Blog. 24 Marzo 2025

I simboli del benessere

I simboli del benessere

 

I simboli del benessere

 

Loredana La Fortuna.

 

Mai e poi mai si sarebbe potuto pensare di vedere una sfilata di alta moda ambientata in un bagno. E invece è accaduto qualche giorno fa a Parigi, quando Alessandro Michele, nuovo direttore creativo della maison Valentino, ha presentato la sua ultima collezione in un bagno pubblico allestito per l’occasione. Dalle porte semichiuse di bagni completamente rossi, la nuance tanto cara al fondatore della casa di moda, alla luce di neon apparentemente difettosi, i modelli sono entrati e usciti per i loro défilé. Per accedere allo spettacolo, ovviamente occorreva l’invito, rigorosamente scritto su una piastrella da bagno.

Quello messo in scena dallo stilista è chiaramente uno spazio distopico e funzionale a uno show che intende riflettere sui concetti di identità e intimità, ma è curioso che ciò accada proprio a Parigi dove i bagni pubblici hanno avuto un ruolo sociale importante nel corso della storia. Poco più di un anno fa, sono stati riaperti al pubblico i Lavatory Madeleine, inaugurati nel 1905, tra i primi bagni pubblici progettati in Europa e sono diventati presto una delle mete turistiche più frequentate della città. In un tripudio di decori liberty, questi bagni erano molto più che luoghi di servizio, erano invece punti d’incontro, “lieux d’aisances”, spazi in cui sentirsi a proprio agio e godere di un momento di benessere. Luoghi comuni, e non privati, proprio perché la dimensione sociale era parte integrante dell’esperienza del bagno.

> **COSA FARE**
Prosegui l'articolo sui bagni pubblici come luoghi di benessere dal punto in cui si interrompe. L'elenco qui sotto proviene da una fonte diversa.

> **RIGHE DI DATI**
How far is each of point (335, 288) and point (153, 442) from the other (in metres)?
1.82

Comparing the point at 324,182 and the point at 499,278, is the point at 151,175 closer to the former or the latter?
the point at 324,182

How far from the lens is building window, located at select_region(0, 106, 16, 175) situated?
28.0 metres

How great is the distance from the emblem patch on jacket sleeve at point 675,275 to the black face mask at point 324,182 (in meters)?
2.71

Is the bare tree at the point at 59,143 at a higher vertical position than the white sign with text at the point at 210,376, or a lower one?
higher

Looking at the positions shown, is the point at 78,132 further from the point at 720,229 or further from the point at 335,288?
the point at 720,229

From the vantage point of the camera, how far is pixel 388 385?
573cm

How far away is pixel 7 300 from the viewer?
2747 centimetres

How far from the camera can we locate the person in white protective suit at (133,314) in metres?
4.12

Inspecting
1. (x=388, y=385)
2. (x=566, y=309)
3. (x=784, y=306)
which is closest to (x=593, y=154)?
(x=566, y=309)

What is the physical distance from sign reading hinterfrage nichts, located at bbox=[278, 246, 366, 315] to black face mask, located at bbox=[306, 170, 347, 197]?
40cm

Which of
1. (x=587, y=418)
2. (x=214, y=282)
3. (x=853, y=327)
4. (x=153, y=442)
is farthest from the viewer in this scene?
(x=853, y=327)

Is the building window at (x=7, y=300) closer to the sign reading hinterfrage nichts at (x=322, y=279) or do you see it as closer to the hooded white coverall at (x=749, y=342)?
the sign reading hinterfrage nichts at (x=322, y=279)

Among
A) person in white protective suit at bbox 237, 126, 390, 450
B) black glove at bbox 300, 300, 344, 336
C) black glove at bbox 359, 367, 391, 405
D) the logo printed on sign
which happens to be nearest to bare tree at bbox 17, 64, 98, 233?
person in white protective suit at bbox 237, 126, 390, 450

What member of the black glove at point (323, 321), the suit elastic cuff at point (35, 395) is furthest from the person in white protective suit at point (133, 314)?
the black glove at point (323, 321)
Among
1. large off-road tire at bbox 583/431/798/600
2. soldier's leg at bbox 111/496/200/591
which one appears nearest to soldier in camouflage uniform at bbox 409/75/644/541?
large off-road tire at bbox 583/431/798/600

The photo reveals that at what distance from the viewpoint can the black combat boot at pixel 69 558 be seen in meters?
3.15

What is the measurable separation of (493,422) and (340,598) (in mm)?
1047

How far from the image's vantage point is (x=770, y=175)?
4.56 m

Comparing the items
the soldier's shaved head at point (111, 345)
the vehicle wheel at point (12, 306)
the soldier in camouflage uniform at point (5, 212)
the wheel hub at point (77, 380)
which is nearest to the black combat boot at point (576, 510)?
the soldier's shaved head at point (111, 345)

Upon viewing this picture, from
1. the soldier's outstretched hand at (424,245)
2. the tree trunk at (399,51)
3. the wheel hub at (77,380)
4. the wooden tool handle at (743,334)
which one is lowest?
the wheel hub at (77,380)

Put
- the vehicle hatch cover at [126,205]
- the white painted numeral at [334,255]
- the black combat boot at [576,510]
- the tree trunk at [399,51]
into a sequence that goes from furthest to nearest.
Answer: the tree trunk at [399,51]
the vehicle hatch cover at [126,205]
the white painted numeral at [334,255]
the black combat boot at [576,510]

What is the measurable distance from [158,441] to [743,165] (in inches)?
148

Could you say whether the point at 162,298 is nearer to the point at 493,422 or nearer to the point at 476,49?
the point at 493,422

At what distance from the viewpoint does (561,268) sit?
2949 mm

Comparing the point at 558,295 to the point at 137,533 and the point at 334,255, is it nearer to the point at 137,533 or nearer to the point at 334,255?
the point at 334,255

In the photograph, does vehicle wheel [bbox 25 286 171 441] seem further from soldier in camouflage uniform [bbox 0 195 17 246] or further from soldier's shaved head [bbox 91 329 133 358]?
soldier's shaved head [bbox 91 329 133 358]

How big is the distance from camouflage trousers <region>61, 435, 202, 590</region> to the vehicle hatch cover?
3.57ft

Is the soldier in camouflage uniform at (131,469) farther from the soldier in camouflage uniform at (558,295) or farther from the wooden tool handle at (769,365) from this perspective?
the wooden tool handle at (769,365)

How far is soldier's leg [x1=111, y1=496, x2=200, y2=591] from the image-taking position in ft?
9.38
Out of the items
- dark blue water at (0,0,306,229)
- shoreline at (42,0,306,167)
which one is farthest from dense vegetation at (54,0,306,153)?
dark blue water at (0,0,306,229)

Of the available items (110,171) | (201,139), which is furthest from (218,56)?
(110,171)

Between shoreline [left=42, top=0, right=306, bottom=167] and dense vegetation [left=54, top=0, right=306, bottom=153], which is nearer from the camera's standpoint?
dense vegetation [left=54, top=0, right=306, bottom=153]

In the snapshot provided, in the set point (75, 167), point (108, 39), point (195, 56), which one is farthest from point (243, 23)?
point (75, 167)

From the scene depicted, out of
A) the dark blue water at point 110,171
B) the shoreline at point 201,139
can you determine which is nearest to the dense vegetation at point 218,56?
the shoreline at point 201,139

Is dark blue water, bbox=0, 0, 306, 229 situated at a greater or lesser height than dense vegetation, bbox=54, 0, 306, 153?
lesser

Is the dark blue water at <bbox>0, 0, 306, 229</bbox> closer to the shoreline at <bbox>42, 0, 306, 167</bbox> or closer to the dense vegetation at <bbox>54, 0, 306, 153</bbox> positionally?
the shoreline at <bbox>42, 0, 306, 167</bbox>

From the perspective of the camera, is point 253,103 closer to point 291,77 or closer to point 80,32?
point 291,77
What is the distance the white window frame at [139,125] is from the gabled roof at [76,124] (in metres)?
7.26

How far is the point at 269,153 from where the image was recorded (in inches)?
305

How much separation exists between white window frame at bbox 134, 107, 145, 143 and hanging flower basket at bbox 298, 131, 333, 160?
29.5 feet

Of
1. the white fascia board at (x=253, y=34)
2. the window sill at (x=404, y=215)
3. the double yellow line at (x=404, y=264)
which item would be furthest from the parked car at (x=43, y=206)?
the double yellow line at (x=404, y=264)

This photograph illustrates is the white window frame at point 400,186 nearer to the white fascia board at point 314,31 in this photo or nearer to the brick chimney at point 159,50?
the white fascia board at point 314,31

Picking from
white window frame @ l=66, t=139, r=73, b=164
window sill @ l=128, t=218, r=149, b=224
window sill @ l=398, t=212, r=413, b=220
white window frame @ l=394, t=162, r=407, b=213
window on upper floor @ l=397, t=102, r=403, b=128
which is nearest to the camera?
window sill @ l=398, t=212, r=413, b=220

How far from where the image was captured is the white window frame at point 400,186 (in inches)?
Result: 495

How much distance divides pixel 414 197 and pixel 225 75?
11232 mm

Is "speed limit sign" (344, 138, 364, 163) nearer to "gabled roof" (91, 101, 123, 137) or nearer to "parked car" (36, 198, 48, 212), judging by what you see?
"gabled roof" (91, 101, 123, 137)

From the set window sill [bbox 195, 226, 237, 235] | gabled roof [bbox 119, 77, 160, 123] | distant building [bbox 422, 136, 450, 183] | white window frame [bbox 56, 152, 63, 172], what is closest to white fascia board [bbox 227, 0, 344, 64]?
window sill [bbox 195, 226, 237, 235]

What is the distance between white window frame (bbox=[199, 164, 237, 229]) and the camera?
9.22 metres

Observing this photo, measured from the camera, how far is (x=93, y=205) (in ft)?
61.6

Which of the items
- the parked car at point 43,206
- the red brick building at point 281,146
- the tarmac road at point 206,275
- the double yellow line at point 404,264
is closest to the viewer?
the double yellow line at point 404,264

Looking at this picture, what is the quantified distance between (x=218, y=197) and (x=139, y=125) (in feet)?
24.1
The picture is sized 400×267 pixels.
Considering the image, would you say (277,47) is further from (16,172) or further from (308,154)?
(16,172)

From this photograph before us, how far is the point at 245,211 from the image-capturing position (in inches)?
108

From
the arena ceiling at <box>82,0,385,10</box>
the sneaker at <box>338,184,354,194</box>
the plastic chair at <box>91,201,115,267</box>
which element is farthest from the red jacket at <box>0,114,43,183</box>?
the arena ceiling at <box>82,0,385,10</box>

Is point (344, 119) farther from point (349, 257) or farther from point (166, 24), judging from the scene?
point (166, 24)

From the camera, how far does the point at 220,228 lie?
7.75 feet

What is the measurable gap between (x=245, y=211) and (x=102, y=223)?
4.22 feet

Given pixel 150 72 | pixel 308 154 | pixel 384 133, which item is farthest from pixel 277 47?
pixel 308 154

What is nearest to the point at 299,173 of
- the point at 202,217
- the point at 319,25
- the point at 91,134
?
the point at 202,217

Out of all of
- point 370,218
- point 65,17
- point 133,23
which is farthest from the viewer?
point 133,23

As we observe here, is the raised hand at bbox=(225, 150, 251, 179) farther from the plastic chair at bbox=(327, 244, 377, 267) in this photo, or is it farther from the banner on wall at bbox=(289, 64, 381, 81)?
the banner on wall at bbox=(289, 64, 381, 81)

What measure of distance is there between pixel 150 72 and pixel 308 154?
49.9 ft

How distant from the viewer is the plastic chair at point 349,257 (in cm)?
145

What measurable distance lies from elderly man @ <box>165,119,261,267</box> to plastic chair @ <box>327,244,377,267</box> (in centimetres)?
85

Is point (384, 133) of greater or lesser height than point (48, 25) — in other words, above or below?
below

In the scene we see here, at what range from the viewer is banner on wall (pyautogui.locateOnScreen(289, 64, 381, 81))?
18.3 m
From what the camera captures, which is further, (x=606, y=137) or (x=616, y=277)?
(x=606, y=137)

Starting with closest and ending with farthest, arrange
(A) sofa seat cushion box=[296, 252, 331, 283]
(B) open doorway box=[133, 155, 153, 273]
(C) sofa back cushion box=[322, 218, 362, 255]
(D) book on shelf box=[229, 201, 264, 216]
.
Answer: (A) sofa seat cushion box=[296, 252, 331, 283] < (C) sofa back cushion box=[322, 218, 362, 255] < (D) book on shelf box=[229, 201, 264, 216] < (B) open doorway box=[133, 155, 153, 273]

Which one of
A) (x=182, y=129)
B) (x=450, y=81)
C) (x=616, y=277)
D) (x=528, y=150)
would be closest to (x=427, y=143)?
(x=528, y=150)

> **RISULTATO**
Ora, è sicuramente interessante il fatto che questi luoghi così specifici nella loro funzione, siano diventati improvvisamente teatri glamour, spazi polisemantici che perciò ci invitano a una nuova riflessione sul loro senso, la loro funzione e il loro ruolo sociale nell’esperienza quotidiana.

Ovviamente i luoghi del benessere oggi, che siano personali o collettivi, che siano bagni privati o Spa, non sono normalmente né rossi, né liberty, ma certamente non possono definirsi unicamente come luoghi di servizio, destinati a rispondere unicamente alle esigenze più pragmatiche del corpo umano. Sono luoghi, appunto, dal potente valore simbolico che dicono molto di più sul mondo contemporaneo di quanto si possa pensare. Questi spazi, più di altri, ci parlano di cosa intendiamo per benessere, ci descrivono la relazione contemporanea tra uomo, ambiente e mondo sociale e soprattutto definiscono nuovi valori e lussi.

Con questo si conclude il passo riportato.